Simon calls (Simon chama)
Regia: Marta Sousa Ribeiro; soggetto e sceneggiatura: Marta Sousa Ribeiro; fotografia: Manuel Pinho Braga, Guilherme Daniel, Víctor Ferreira; scenografia: Alexandra Côrte-Real de Almeida, Raquel Santos, Cuca; musiche: Raimundo Carvalho; suono: Bernardo Theriaga, Nuno Henriques; montaggio: Tiago Simões, Marta Sousa Ribeiro; interpreti: Simon Langlois, Rita Martins, Mariana Achega, Bernardo Chatillon, Miguel Orrico; produzione: Marta Sousa Ribeiro, Tiago Simões, Joana Peralta per Videolotion; origine: Portogallo – 2020; durata: 84′.
Trama
È l’ultima settimana di scuola ma Simon non sta studiando per gli esami. I suoi genitori hanno divorziato e sembrano aspettare un cambiamento che però non arriva mai. Simon è stanco di aspettare. Potrebbe avere un biglietto di sola andata per gli Stati Uniti? Sarebbe possibile far esplodere gli oggetti da lontano? E se potessimo tornare indietro nel tempo? O solo nei film è possibile trovare la libertà? Sono questi alcuni degli interrogativi esplorati nel film, la cui narrazione procede per metafore, incorniciando i flashback all’interno di inquadrature più strette. Più che una storia lineare sullo schermo vengono proiettati vari frammenti, appartenenti a momenti diversi, nei quali però il comune denominatore è la voglia di evadere, fuggire da un sentiero che le aspettative altrui vogliono già tracciato. Per farlo ci vuole coraggio, che è facile ostentare a parole ma è più difficile seguire con i fatti (l’amico Miguel che abbandona l’idea del viaggio proprio nel momento in cui essa potrebbe concretizzarsi).
Il commento del redattore
Il progetto di Marta Sousa Ribeiro, presentato quest’anno allo Shorts Internazional Film Festival, era inizialmente quello di girare un cortometraggio; l’elaborazione della sceneggiatura alla quale ha collaborato, non accreditato, anche il giovane protagonista Simon Langlois ha però richiesto uno sviluppo più articolato e un dispiego di mezzi superiore (dall’impiego di tre direttori della fotografia era lecito aspettarsi qualcosa in più). La decisione di girarlo in tre fasi, a due anni di distanza l’una dall’altra (2015, 2017,2019) richiama l’ambizioso Boyhood (2014) di Richard Linklater, dal quale però il film portoghese prende le distanze quanto a finalità e struttura.
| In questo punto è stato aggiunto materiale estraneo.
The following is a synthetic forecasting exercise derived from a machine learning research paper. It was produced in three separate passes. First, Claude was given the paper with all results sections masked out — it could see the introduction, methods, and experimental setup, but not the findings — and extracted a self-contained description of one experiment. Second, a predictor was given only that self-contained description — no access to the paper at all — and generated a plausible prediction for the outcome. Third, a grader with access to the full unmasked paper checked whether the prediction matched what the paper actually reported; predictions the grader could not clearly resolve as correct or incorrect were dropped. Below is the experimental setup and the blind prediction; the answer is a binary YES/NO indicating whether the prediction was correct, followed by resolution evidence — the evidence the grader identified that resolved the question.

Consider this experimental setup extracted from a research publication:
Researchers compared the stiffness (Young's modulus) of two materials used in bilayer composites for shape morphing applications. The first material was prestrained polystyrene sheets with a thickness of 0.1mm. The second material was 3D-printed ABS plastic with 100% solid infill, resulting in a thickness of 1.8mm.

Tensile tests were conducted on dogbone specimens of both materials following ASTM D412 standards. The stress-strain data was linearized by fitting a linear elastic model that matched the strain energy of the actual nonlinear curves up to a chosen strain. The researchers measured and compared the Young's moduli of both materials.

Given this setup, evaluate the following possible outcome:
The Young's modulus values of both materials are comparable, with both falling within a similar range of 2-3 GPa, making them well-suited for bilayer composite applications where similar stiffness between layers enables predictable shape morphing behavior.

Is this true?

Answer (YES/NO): NO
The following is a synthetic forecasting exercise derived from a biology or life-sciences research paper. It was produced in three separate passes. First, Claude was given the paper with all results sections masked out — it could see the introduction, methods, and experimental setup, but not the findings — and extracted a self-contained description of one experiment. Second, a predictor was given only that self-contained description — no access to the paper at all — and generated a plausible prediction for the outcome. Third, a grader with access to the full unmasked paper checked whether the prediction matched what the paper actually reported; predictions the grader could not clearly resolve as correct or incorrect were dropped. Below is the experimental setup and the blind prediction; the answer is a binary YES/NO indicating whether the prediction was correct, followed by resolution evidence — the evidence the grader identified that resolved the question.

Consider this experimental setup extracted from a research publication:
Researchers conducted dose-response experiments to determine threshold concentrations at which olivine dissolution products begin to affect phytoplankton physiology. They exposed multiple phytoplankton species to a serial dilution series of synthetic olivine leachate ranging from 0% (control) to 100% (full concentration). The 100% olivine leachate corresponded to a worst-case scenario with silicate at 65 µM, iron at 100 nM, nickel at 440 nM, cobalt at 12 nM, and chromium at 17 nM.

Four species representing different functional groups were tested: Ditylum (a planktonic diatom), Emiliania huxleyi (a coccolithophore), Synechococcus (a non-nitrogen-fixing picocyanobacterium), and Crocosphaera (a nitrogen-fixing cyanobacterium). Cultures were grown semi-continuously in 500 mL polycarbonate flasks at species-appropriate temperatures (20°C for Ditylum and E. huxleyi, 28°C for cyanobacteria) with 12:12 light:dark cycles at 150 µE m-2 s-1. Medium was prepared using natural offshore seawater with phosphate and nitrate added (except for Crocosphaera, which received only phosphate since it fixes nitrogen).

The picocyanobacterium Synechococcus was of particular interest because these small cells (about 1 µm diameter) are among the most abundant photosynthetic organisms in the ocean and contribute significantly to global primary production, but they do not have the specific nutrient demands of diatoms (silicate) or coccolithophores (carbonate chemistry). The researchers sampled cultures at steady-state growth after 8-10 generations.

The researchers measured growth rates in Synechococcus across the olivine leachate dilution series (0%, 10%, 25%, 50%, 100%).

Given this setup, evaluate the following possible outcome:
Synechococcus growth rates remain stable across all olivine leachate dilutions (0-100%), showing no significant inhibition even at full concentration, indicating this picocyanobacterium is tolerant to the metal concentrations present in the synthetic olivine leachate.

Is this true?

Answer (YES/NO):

All’interno di una narrazione non lineare si alternano esperienze autobiografiche dei due autori e filmati di documentari americani su ragazzi che vivono per strada: se è vero che questi ultimi godono della libertà tanto agognata da Simon, il rovescio della medaglia è che non hanno nessuno che li educhi e si prenda cura di loro.
A dispetto della scrittura che coincide con la regia si nota una certa freddezza nell’esecuzione che stride con la spontaneità che il film vorrebbe mostrare (i personaggi nella finzione mantengono il loro vero nome). L’obiettivo è probabilmente quello di sospendere il giudizio morale, evitando un tono paternalistico, mostrando invece i tormenti dell’adolescenza così come sono, ma a ciò non giovano la struttura frammentaria e alcuni momenti di dialogo tra le generazioni che spesso hanno il sapore di clichè.